Ideally, you should be exercising 3-4 times a week to establish a routine. But this can cause a rut, to avoid this vary your workouts and try new activities. Try some CrossFit, join that Zumba class, give PiYo a try, enjoy that dance aerobics lesson. There really are many options to try, if you find ones that you enjoy this will increase your chances for success because you will stick with it. A study published in the Journal of Sport Behavior found that adding variation to your exercise routine may be the most successful way to maintain a healthy habit. While any physical activity is better than none, if the body becomes too accustomed to a single routine it will not burn any fat as efficiently. 

According to the North American Menopause Society, the transition towards the final menstrual cycle can last 4-8 years. During this time insomnia is a serious concern, but it is imperative to take steps to make sure you get enough sleep as inadequate sleep impacts much in our lives, including the hunger hormones ghrelin and leptin. When these hormones become dysfunctional it can make losing weight an extra hard struggle. Remember not to eat before going to bed as it can also interrupt your sleep, and aim for at least 7 hours of sleep each night. Try to keep the bedroom cool to offset those hot flashes, and shut down all those glowing screens at least an hour before you go to sleep to give your mind time to disconnect and settle down. 

Burning between 400-500 calories a day with cardiovascular exercise should help you to tackle weight gain.
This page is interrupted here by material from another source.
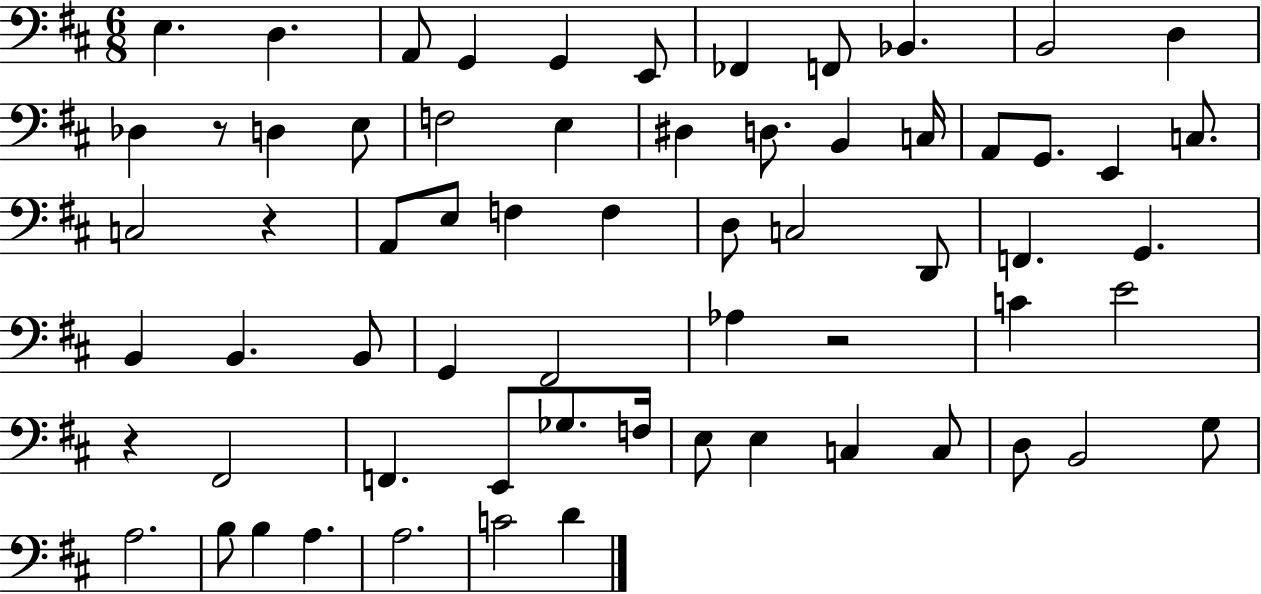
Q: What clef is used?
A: bass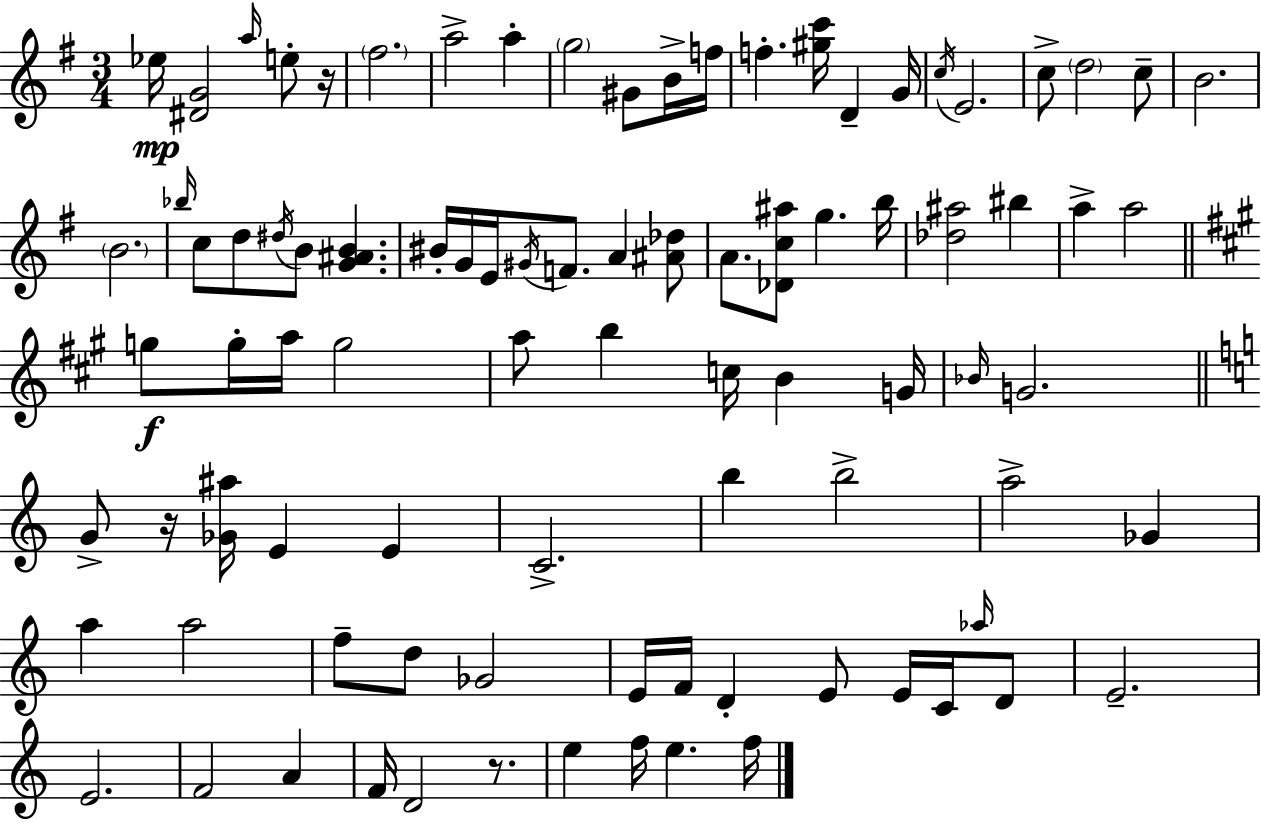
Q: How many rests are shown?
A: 3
A study published in the British Journal of Health Psychology found that exercising with a partner is beneficial for both exercise and emotional support. If you don’t have or want to have an exercise buddy try a class at a community center, according to a study published in the Journal of the American Osteopathic Association participating in regular fitness classes resulted in a significant decrease in stress and an increase in physical, mental, and emotional quality of life. 

There is a stress fat connection, walking around stressed all of the time makes your cortisol hormone levels increase, and this makes it easier for the body to deposit fat deep inside of the belly. This hormone stimulates the liver to increase the production of blood sugar and helps the body to convert fats, proteins, and carbs into usable energy. Cortisol is released during stressful times to give the body a boost of energy, but chronic stress can result in insulin resistance and type 2 diabetes. Try to keep stress in check by employing calming techniques such as mediation, yoga, stretching, going for a walk, enjoying some nature, listening to music, think of happy times, or looking at photos that you love. Also keep in mind that while alcohol may feel like a stress reliever, it is really not, and that extra sugar will only add to unwanted belly fat. 

If you think that your lack of estrogen is adding to typical symptoms of menopause you might want to talk with your doctor to address your concerns. You may be told about exercises, hormone therapy, other medications, or supplements. A study published in the Journal of Clinical Endocrinology & Metabolism found that HT may help some women to prevent an increase in visceral belly fat, BMI, and body fat in general. Don’t be afraid to talk with your ob-gyn about ways to help you to control your menopause symptoms and weight gain.